(Collected data entries)
*** Begin section ***

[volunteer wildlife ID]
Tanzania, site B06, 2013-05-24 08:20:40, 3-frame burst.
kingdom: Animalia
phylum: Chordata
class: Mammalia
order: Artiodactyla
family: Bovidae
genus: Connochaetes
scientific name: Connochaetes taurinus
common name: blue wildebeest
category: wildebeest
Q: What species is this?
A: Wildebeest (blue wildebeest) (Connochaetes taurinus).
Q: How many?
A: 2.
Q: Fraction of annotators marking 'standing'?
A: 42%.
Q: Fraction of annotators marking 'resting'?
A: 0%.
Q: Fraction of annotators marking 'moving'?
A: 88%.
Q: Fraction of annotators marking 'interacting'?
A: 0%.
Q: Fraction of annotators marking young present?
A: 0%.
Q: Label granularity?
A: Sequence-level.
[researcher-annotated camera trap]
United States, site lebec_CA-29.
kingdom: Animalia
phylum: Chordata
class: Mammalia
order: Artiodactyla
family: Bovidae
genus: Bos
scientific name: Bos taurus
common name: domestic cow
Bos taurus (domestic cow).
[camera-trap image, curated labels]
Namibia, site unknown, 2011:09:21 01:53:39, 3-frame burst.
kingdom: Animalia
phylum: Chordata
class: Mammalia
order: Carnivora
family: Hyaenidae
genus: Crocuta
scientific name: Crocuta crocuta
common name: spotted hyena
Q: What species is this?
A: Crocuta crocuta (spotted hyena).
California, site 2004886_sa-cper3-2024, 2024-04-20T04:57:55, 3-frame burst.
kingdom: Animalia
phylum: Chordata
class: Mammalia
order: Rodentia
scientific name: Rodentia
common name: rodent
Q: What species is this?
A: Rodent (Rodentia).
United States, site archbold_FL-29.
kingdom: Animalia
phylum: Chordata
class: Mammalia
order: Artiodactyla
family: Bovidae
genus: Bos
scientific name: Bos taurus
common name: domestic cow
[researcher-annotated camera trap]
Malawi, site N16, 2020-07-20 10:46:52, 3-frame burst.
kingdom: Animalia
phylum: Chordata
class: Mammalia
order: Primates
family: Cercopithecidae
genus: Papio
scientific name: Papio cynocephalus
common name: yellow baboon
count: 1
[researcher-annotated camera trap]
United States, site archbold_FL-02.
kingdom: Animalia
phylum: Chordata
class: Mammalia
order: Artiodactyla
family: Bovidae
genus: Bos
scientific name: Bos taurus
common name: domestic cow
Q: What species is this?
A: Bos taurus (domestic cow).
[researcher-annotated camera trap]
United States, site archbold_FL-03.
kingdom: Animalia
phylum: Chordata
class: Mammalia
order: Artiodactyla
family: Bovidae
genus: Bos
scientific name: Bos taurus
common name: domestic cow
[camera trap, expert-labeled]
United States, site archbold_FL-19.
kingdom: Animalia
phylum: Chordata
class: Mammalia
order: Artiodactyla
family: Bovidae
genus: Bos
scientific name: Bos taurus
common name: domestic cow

*** End section ***

Task to complete: Send back each record exactly, and include them all.

Reply to the exercise:
[volunteer wildlife ID]
Tanzania, site B06, 2013-05-24 08:20:40, 3-frame burst.
kingdom: Animalia
phylum: Chordata
class: Mammalia
order: Artiodactyla
family: Bovidae
genus: Connochaetes
scientific name: Connochaetes taurinus
common name: blue wildebeest
category: wildebeest
Q: What species is this?
A: Wildebeest (blue wildebeest) (Connochaetes taurinus).
Q: How many?
A: 2.
Q: Fraction of annotators marking 'standing'?
A: 42%.
Q: Fraction of annotators marking 'resting'?
A: 0%.
Q: Fraction of annotators marking 'moving'?
A: 88%.
Q: Fraction of annotators marking 'interacting'?
A: 0%.
Q: Fraction of annotators marking young present?
A: 0%.
Q: Label granularity?
A: Sequence-level.
[researcher-annotated camera trap]
United States, site lebec_CA-29.
kingdom: Animalia
phylum: Chordata
class: Mammalia
order: Artiodactyla
family: Bovidae
genus: Bos
scientific name: Bos taurus
common name: domestic cow
Bos taurus (domestic cow).
[camera-trap image, curated labels]
Namibia, site unknown, 2011:09:21 01:53:39, 3-frame burst.
kingdom: Animalia
phylum: Chordata
class: Mammalia
order: Carnivora
family: Hyaenidae
genus: Crocuta
scientific name: Crocuta crocuta
common name: spotted hyena
Q: What species is this?
A: Crocuta crocuta (spotted hyena).
California, site 2004886_sa-cper3-2024, 2024-04-20T04:57:55, 3-frame burst.
kingdom: Animalia
phylum: Chordata
class: Mammalia
order: Rodentia
scientific name: Rodentia
common name: rodent
Q: What species is this?
A: Rodent (Rodentia).
United States, site archbold_FL-29.
kingdom: Animalia
phylum: Chordata
class: Mammalia
order: Artiodactyla
family: Bovidae
genus: Bos
scientific name: Bos taurus
common name: domestic cow
[researcher-annotated camera trap]
Malawi, site N16, 2020-07-20 10:46:52, 3-frame burst.
kingdom: Animalia
phylum: Chordata
class: Mammalia
order: Primates
family: Cercopithecidae
genus: Papio
scientific name: Papio cynocephalus
common name: yellow baboon
count: 1
[researcher-annotated camera trap]
United States, site archbold_FL-02.
kingdom: Animalia
phylum: Chordata
class: Mammalia
order: Artiodactyla
family: Bovidae
genus: Bos
scientific name: Bos taurus
common name: domestic cow
Q: What species is this?
A: Bos taurus (domestic cow).
[researcher-annotated camera trap]
United States, site archbold_FL-03.
kingdom: Animalia
phylum: Chordata
class: Mammalia
order: Artiodactyla
family: Bovidae
genus: Bos
scientific name: Bos taurus
common name: domestic cow
[camera trap, expert-labeled]
United States, site archbold_FL-19.
kingdom: Animalia
phylum: Chordata
class: Mammalia
order: Artiodactyla
family: Bovidae
genus: Bos
scientific name: Bos taurus
common name: domestic cow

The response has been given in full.